Выходит, что вместо подлинного Чиковани нам показали кого-то другого, кто не только не похож на него, но глубоко ненавистен ему, – кинжальную фигуру кавказца, которому только плясать на эстраде лезгинку. Между тем именно с такой шашлычной интерпретацией Кавказа и боролся в своих стихах Чиковани.
Так что переводчик в данном случае выступил как враг переводимого автора и заставил его воплощать в своем творчестве ненавистные ему тенденции, идеи и образы.
В этом главная опасность плохих переводов: они извращают не только отдельные слова или фразы, но и самую сущность переводимого автора. Это случается гораздо чаще, чем думают. Переводчик, так сказать, напяливает на автора самодельную маску и эту маску выдает за его живое лицо.
Поскольку дело касается стиля, всякое создание художника есть, в сущности, его автопортрет, ибо, вольно или невольно, художник отражает в своем стиле себя.
Это высказал еще Тредиаковский:
«Поступка автора (то есть его стиль. – К. Ч.) безмерно сходствует с цветом его волос, с движением очес, с обращением языка, с биением сердца».
О том же говорил и Уолт Уитмен:
«Пойми, что в твоих писаниях не может быть ни единой черты, которой не было бы в тебе же самом. Если ты вульгарен или зол, это не укроется от них. Если ты любишь, чтобы во время обеда за стулом у тебя стоял лакей, в твоих писаниях скажется и это. Если ты брюзга или завистник, или не веришь в загробную жизнь, или низменно смотришь на женщин, это скажется даже в твоих умолчаниях, даже в том, чего ты не напишешь. Нет такой уловки, такого приема, такого рецепта, чтобы скрыть от твоих писаний хоть какой-нибудь твой изъян»[19 - The Complete Writings of Walt Whitman. New York – London, 1902, vol. 9, p. 39 (писано в 1855 или 1856 году).].
Отражение личности писателя в языке его произведений и называется его индивидуальным стилем, присущим ему одному. Потому-то я и говорю, что, исказив его стиль, мы тем самым исказим его лицо. Если при помощи своего перевода мы навяжем ему свой собственный стиль, мы превратим его автопортрет в автопортрет переводчика.
Поэтому напрасно рецензенты, критикуя тот или иной перевод, отмечают в нем только словарные ошибки.
Гораздо важнее уловить злостные отклонения от подлинника, которые органически связаны с личностью переводчика и в своей массе отражают ее, заслоняя переводимого автора. Гораздо важнее найти ту доминанту отклонений от подлинника, при помощи которой переводчик навязывает читателю свое литературное я.

========================================

Условие задания: Продолжите текст о плохих переводах, приведенный выше, начав сразу после его последнего предложения.

========================================

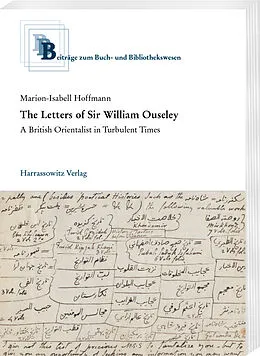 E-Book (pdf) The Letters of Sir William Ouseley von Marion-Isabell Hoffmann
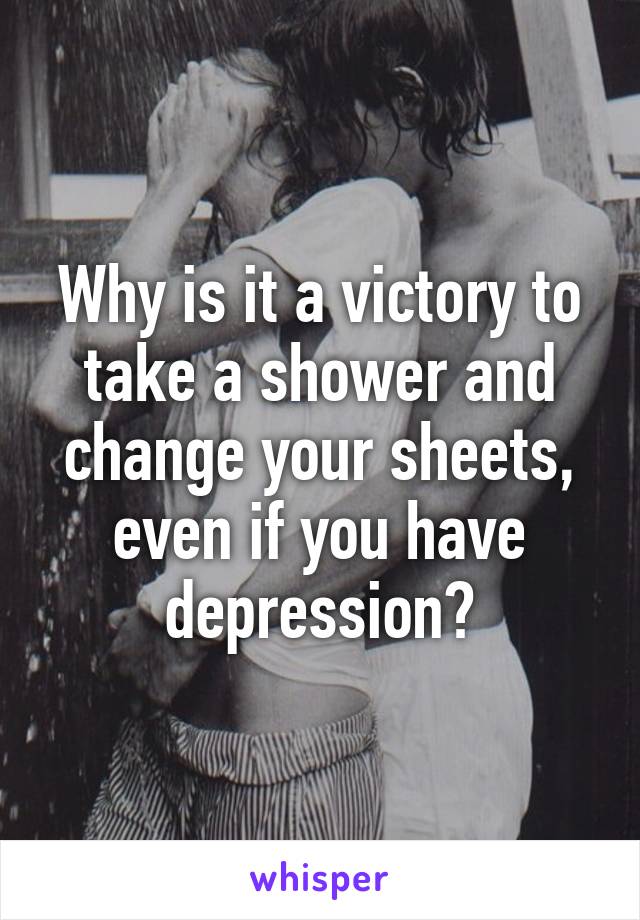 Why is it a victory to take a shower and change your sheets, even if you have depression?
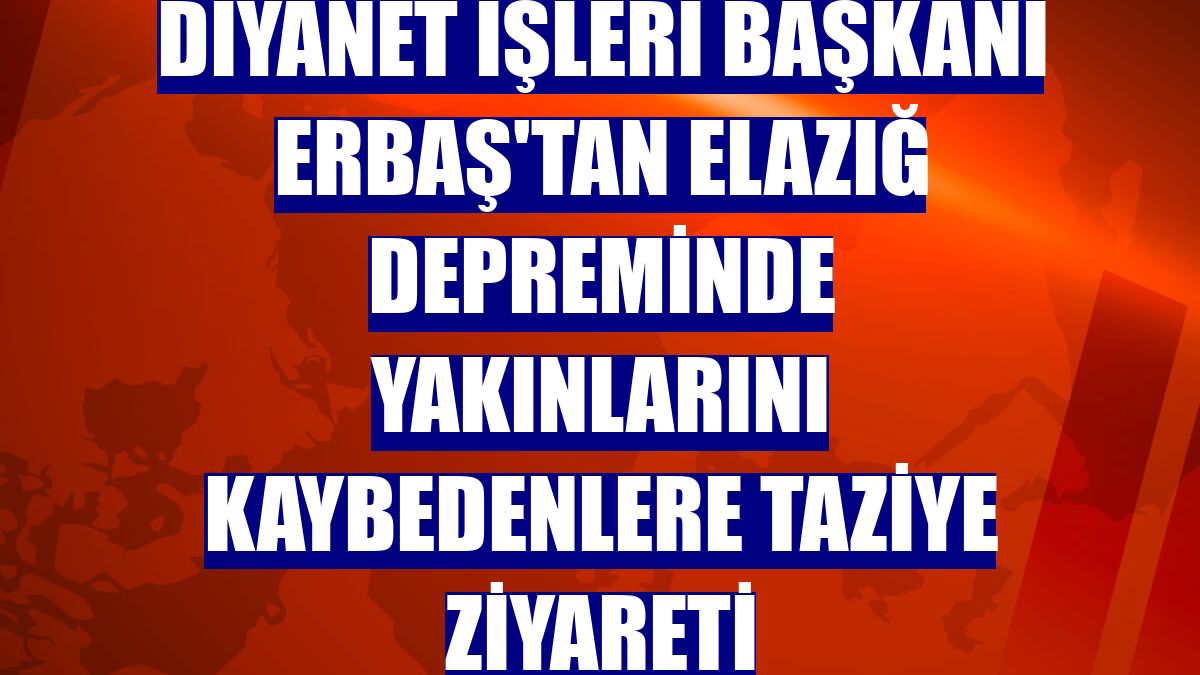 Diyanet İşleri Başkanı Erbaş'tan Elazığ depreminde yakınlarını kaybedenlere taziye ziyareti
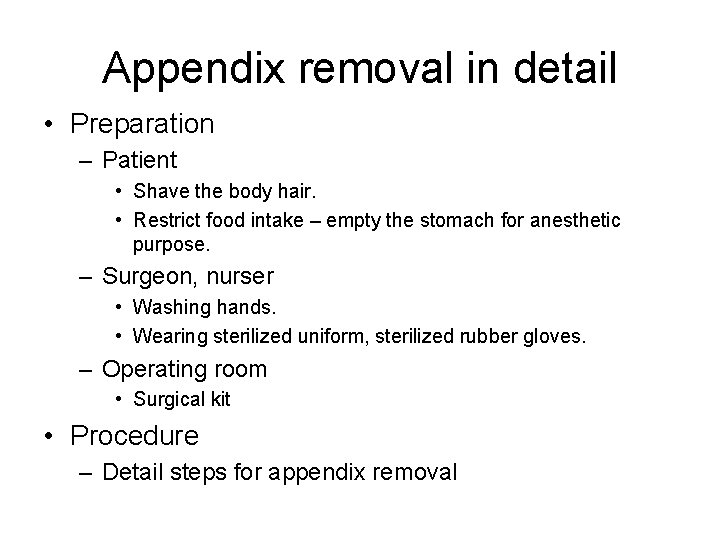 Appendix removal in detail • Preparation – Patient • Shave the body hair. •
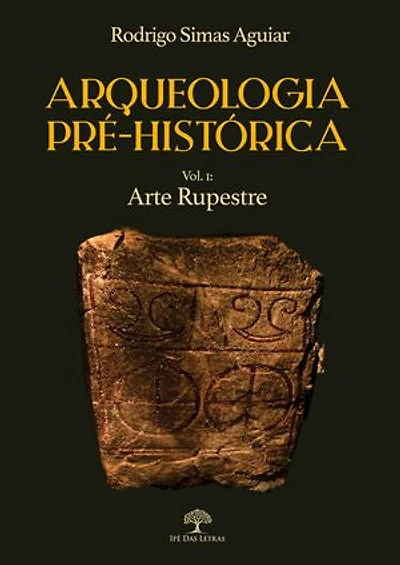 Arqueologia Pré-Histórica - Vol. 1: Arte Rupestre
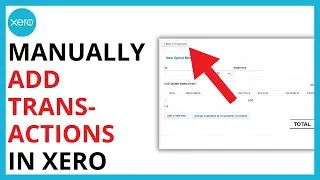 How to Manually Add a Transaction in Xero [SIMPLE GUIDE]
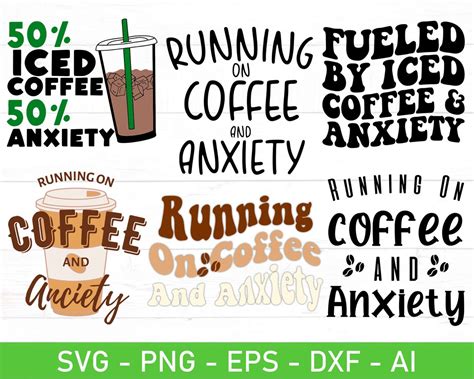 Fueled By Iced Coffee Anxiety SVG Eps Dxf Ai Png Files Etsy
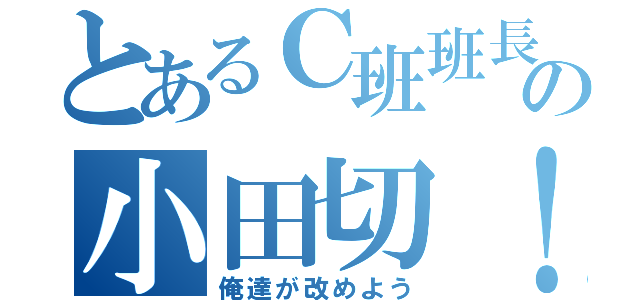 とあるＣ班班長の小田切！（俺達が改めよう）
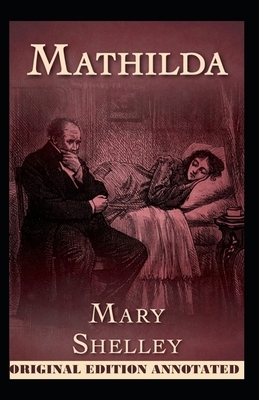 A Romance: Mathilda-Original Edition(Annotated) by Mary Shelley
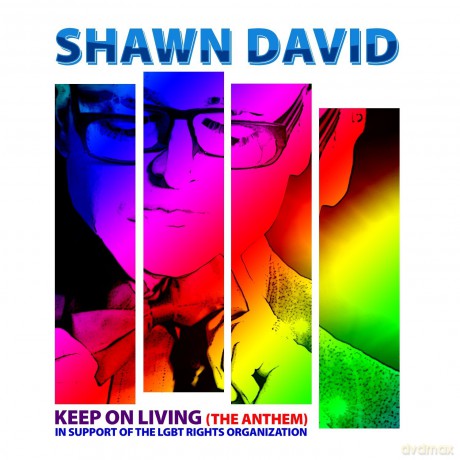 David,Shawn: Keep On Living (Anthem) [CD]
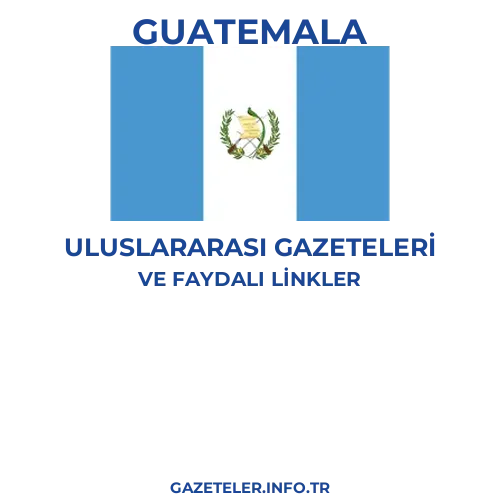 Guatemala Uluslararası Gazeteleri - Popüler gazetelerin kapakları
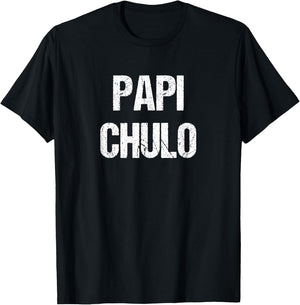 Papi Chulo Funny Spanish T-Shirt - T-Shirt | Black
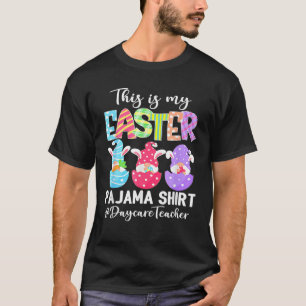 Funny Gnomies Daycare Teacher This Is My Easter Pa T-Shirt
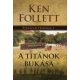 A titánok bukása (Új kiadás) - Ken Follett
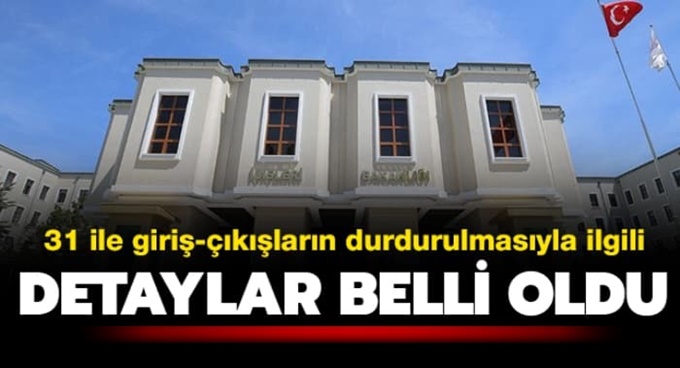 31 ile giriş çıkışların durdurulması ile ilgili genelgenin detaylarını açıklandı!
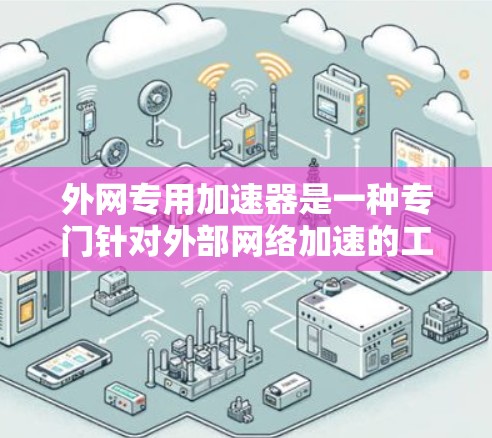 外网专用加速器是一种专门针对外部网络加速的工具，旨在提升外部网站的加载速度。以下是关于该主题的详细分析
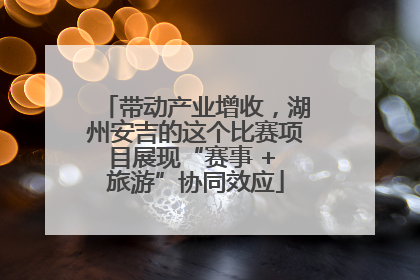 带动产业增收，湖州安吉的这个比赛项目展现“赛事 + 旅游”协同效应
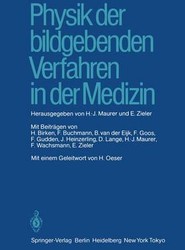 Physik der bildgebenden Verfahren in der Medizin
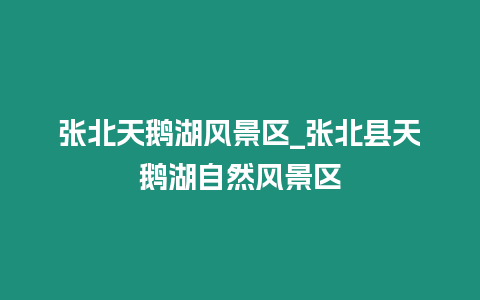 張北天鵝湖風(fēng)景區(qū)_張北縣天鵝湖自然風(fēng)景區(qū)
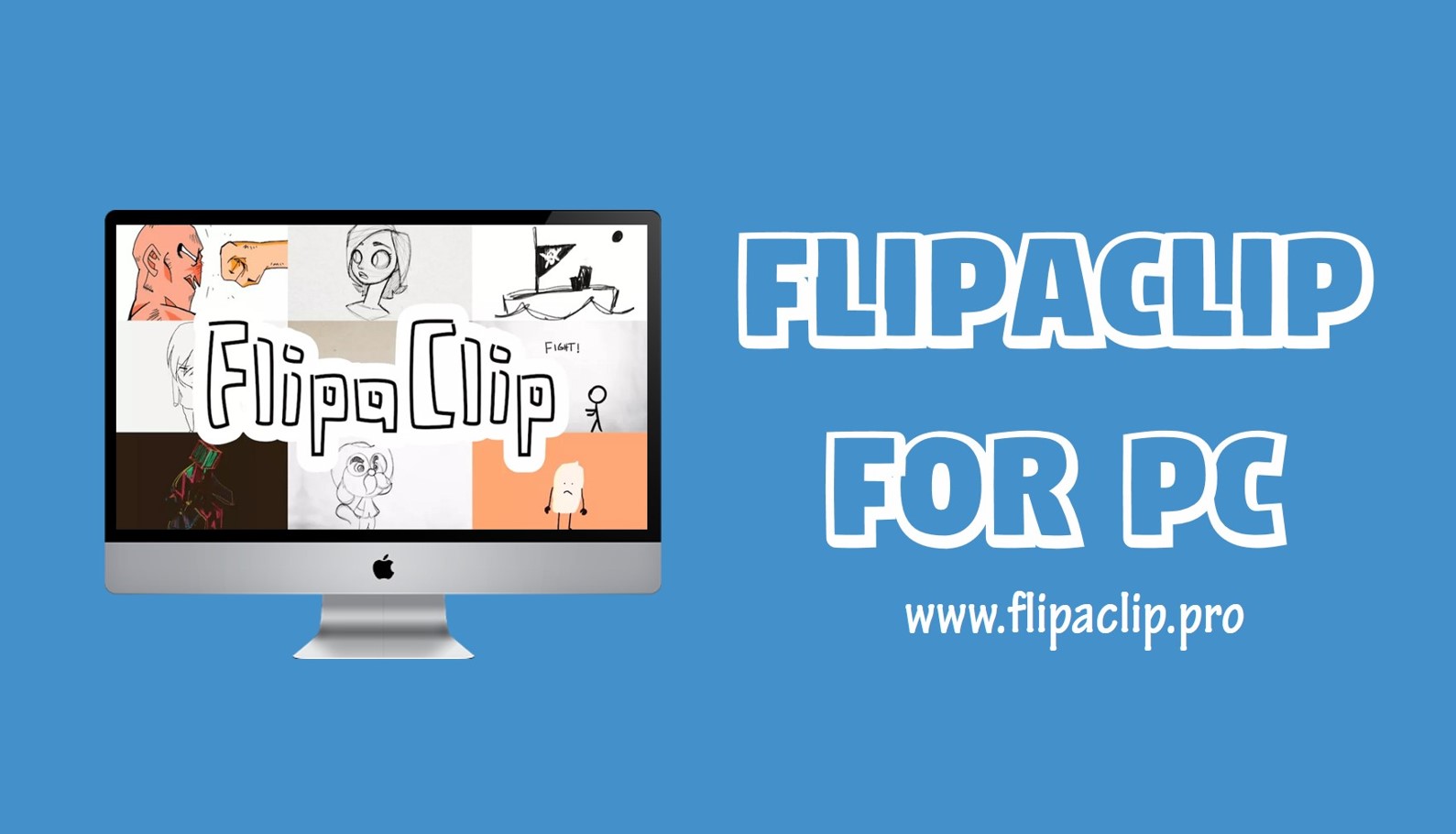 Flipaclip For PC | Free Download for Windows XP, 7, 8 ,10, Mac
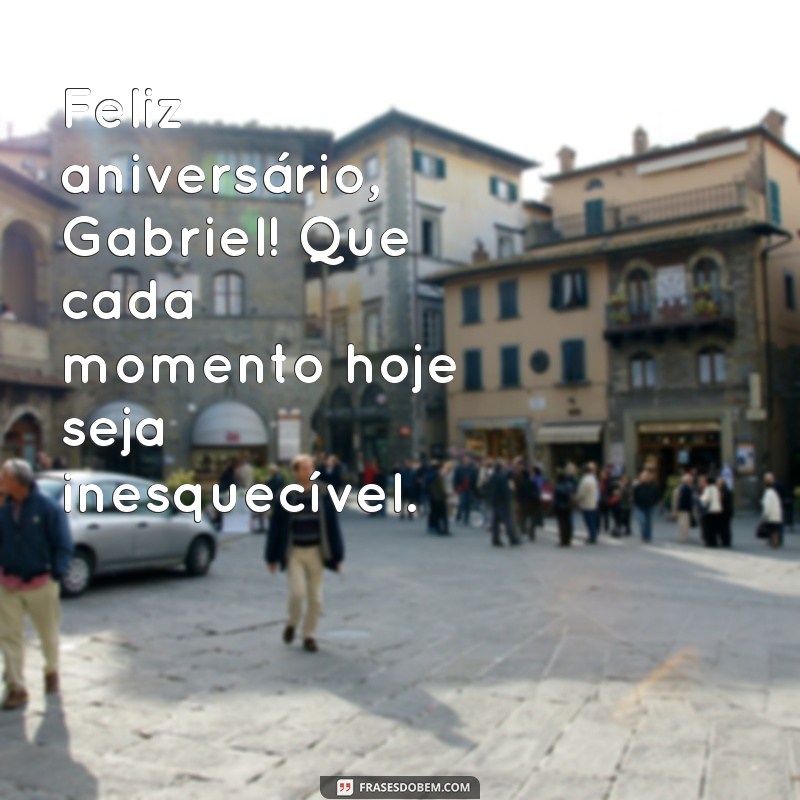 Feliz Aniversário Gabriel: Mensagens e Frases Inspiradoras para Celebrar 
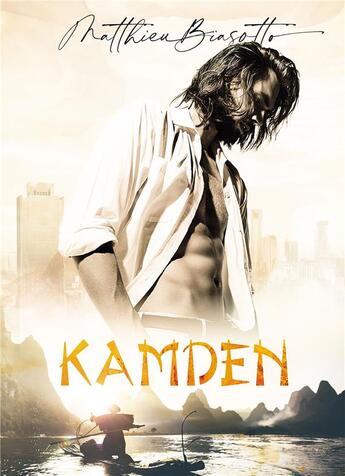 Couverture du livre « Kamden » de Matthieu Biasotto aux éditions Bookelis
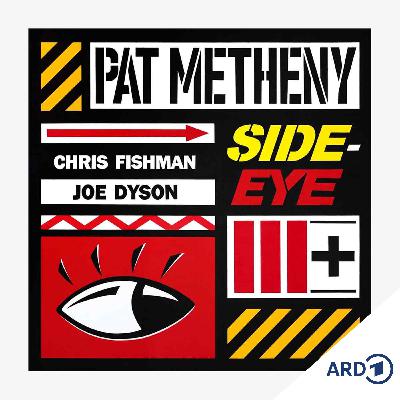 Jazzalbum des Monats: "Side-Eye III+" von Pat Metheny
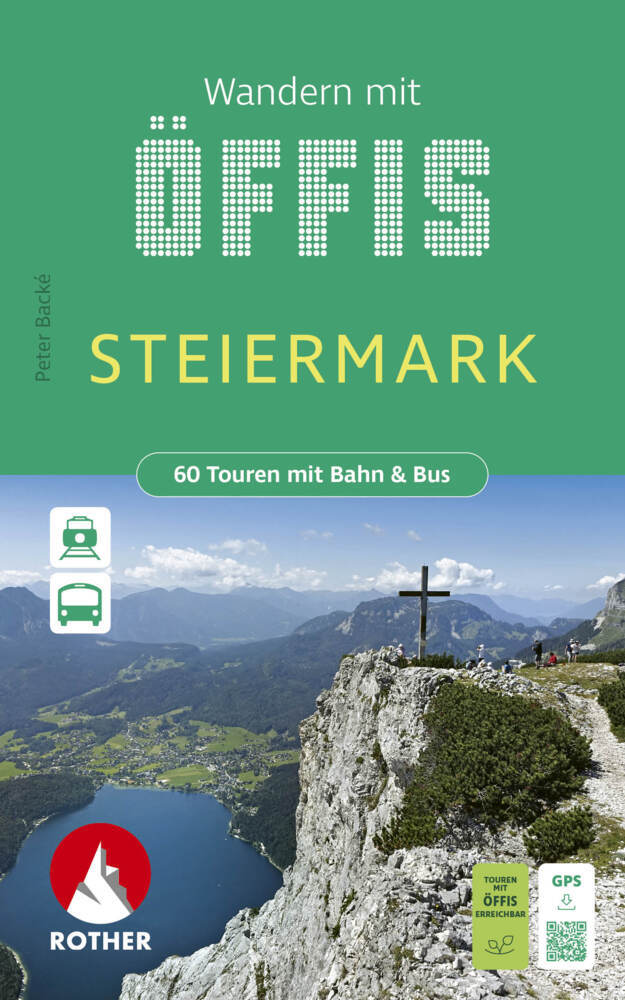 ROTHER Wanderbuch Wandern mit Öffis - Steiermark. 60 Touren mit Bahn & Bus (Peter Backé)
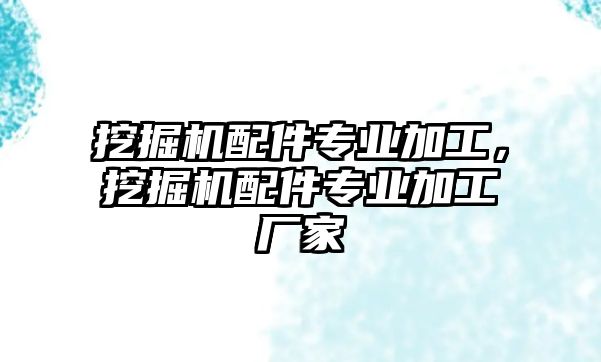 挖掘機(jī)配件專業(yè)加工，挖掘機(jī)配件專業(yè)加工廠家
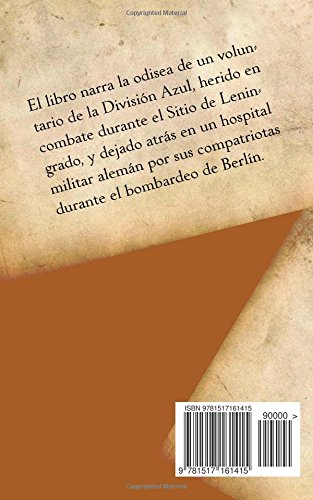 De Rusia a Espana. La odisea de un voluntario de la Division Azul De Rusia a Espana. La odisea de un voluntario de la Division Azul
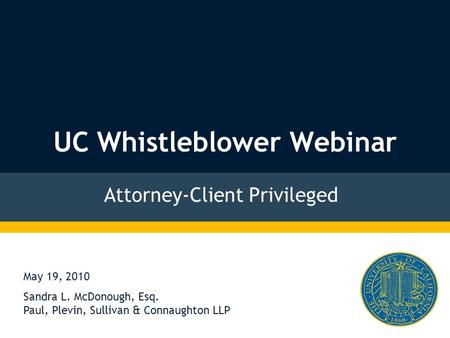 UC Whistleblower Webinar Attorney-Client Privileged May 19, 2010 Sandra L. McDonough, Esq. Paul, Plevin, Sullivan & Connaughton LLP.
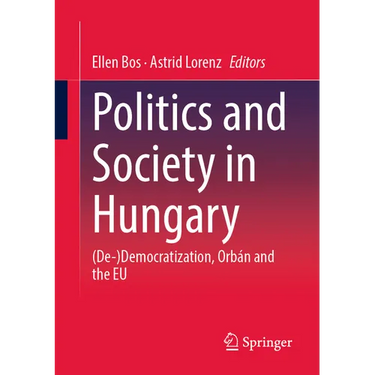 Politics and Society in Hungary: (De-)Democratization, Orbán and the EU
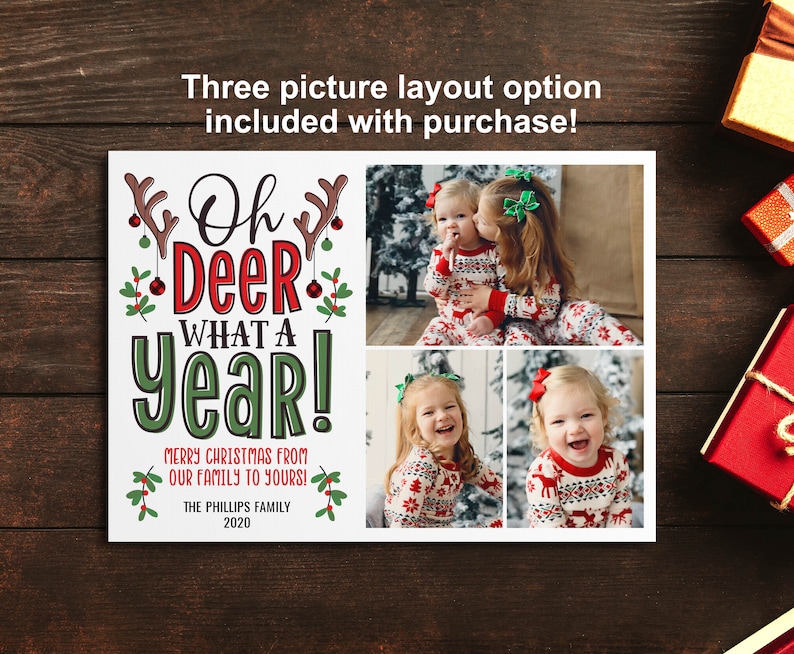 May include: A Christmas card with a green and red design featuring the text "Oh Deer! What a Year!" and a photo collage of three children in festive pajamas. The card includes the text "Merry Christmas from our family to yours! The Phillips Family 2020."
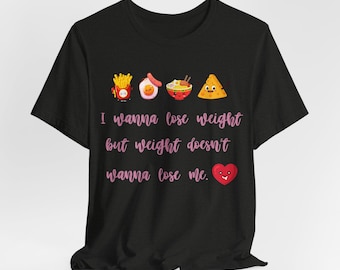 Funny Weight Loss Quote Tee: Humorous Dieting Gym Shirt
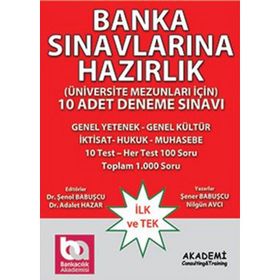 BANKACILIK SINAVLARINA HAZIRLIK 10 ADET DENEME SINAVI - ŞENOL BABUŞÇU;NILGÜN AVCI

========================================

Место для ответа:
Такова фатальная роль переводчиков: переводимые ими поэты часто становятся их двойниками. Показательны в этом отношении старинные переводы Гомера. В Англии «Илиаду» переводили такие большие поэты, как Чапмен, Поуп и Каупер, но читаешь эти переводы и видишь, что сколько переводчиков, столько Гомеров. У Чапмена Гомер витиеват, как Чапмен, у Поупа напыщен, как Поуп, у Каупера сух и лаконичен, как Каупер.
То же произошло и со стихами великого английского лирика Перси Биши Шелли в переводе Константина Бальмонта: личность переводчика слишком уж резко отпечатлелась на текстах изготовленного им перевода.
Не отдельные ошибки (весьма многочисленные) поражают в этом переводе, а именно целая система ошибок, целая система отсебятин, которые в своей совокупности неузнаваемо меняют самую физиономию Шелли.
Все отсебятины Бальмонта объединены в некое стройное целое, у всех у них один и тот же галантерейный, романсовый стиль, и это наносит автору в тысячу раз больший ущерб, чем случайные словарные ошибки.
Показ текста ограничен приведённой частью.